Konrad Graber gilt als Architekt des Steuer-AHV-Pakets – und Strippenzieher im Hintergrund. Im Herbst tritt er ab.

Ausgleichen, Minderheiten Sorge tragen: Das wurde Konrad Graber quasi in die Wiege gelegt. Der CVP-Ständerat erzählt von einer Art politischem Erweckungserlebnis. Was sein Vater, auch er ein CVP-Mann, in einer FDP-Gemeinde erleben musste: «Er wuchs mit sechs Brüdern auf und kam in eine liberale Gemeinde. Man wollte ihm einen Bauernhof nicht verkaufen, weil man sich vor sieben CVP-Stimmen fürchtete.»

Als CVP-Familie, minorisiert in einem FDP-Umfeld: Das habe ihn geprägt. Vielleicht auch deshalb sucht Graber den Ausgleich. Bei der Rentenreform, die das Stimmvolk ablehnte, schnürte der 60-Jährige an einem Paket mit, das 70 Franken mehr AHV vorsah.

Er ist ein sehr starker Politiker, der zielorientiert arbeitet und grossen Gestaltungswillen hat – auch wenn er die Öffentlichkeit eher scheut.
Autor: Christian LevratPräsident der SP

Die Verknüpfung von Unternehmenssteuerreform und zwei Zusatzmilliarden für die AHV prägte er zuvorderst mit. Für die Linke machte er schwer verdauliche Kost so bekömmlicher. SP-Präsident Christian Levrat sagt über Graber: «Er ist ein sehr starker Politiker, der zielorientiert arbeitet und grossen Gestaltungswillen hat – auch wenn er die Öffentlichkeit eher scheut.»

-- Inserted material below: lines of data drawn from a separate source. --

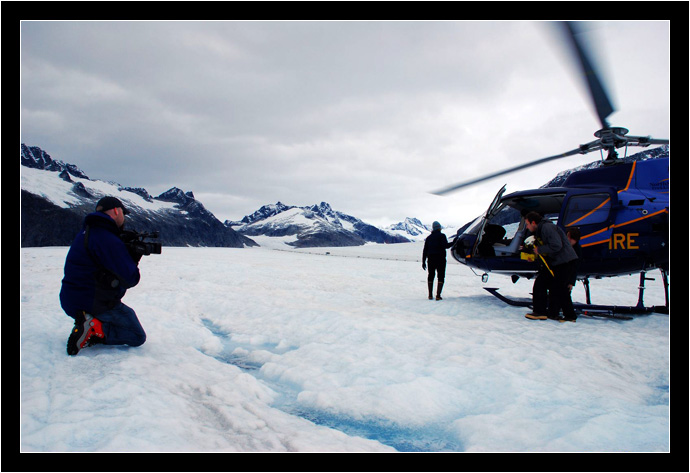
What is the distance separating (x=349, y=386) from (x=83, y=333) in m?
2.75

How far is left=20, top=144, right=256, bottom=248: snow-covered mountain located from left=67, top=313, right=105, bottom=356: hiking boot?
68804mm

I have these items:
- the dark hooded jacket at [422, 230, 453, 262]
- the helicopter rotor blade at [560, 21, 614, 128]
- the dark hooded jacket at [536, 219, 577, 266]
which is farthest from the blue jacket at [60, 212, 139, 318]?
the dark hooded jacket at [422, 230, 453, 262]

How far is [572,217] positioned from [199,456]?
25.8 ft

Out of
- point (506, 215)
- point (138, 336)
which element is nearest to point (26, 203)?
point (506, 215)

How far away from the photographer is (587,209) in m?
7.36

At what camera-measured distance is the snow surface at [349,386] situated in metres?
2.53

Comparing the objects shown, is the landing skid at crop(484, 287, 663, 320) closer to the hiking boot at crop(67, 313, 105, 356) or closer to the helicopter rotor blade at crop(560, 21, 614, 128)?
the helicopter rotor blade at crop(560, 21, 614, 128)

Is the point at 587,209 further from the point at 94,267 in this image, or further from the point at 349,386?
the point at 94,267

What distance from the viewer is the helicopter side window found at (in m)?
7.21

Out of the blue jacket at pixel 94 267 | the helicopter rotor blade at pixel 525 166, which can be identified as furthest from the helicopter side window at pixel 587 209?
the blue jacket at pixel 94 267

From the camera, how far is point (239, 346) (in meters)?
5.14

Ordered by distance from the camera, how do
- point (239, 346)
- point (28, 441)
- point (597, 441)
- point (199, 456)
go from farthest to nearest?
point (239, 346), point (597, 441), point (28, 441), point (199, 456)

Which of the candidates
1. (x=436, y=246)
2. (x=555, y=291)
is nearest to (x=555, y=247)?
(x=555, y=291)

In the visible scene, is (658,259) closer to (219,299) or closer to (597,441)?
(597,441)
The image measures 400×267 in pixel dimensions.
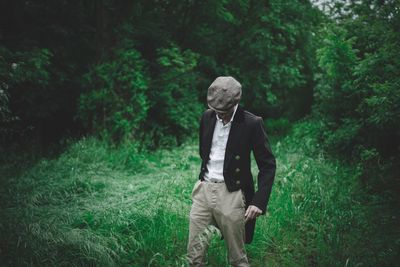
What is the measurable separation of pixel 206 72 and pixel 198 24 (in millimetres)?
1704

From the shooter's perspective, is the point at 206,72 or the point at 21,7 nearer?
the point at 21,7

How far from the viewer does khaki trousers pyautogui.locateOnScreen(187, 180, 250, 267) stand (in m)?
3.10

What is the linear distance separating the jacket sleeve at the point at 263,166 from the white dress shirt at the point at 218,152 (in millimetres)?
249

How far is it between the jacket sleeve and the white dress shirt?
25cm

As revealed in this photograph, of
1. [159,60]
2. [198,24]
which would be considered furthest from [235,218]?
[198,24]

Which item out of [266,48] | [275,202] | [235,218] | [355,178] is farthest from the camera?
[266,48]

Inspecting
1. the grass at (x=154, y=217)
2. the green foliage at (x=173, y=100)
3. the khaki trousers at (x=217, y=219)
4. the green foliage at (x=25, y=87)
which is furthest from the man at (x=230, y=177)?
the green foliage at (x=173, y=100)

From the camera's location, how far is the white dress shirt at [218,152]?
3.18 m

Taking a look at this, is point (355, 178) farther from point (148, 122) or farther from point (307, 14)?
point (307, 14)

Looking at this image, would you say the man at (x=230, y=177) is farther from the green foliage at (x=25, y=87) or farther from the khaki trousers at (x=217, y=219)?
the green foliage at (x=25, y=87)

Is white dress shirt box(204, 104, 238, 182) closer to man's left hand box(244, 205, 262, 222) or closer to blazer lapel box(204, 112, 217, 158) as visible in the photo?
blazer lapel box(204, 112, 217, 158)

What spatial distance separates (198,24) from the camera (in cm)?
1130

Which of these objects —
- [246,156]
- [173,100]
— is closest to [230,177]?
[246,156]

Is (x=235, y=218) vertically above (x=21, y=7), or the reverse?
(x=21, y=7)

Graber ist unaufgeregt und arbeitet im Hintergrund. Das ist was zählt, und das macht ihn aus.
Autor: Damian MüllerLuzerner FDP-Ständerat

Von Graber habe er lernen können, sagt sein Luzerner Standeskollege, der 34-jährige FDP-Ständerat Damian Müller. Er wisse, wo die Fäden im Bundeshaus zusammenliefen: «Er ist unaufgeregt, arbeitet im Hintergrund. Das ist was zählt, und das macht ihn aus.»

Graber im Ständerat
Legende: Nach einer fast 35-jährigen Politik-Ochsentour vom Einwohnerratssaal in der Gemeinde bis knapp zur Türschwelle des Bundesratszimmers verlässt Konrad Graber die Politik. Keystone

Graber: der stille Schaffer. So still, dass er im Vergleich zu den grelleren Figuren im Bundeshaus manchmal geradezu trocken wirkt. Auch das machte ihn letzten Sommer zu einem der Favoriten in der CVP als möglicher Bundesrat. Bis er den Spekulationen ein Ende setzte, indem er seinen Rücktritt aus der Politik ankündigte.

Graber selber sagt: «Klamauk ist nicht meine Sache. Wir sind gewählt, um Lösungen zu finden.» Beim Steuer-AHV-Paket vermische Graber aber Dinge, die nicht zusammengehörten, werfen ihm seine Kritiker vor. Der ausgebildete Mediator erklärt, er vergrössere die Verhandlungsmasse: «Wenn man sieht, dass man mit Einzelmassnahmen nicht weiterkommt, muss man den Kuchen grösser machen – nicht nur finanziell.»

Der Ständerat reagiert damit auf Kritiker von rechts, die ihm vorwerfen: ‹Wenn Graber grosse Kuchen backe, werde es teuer.› Graber erinnert: Zur Rentenreform hätten nicht nur 70 Franken mehr AHV gehört, sondern auch ein höheres Rentenalter für die Frauen. Was das Steuer-AHV-Paket angehe: Zusatzmilliarden für die AHV brauche es sowieso.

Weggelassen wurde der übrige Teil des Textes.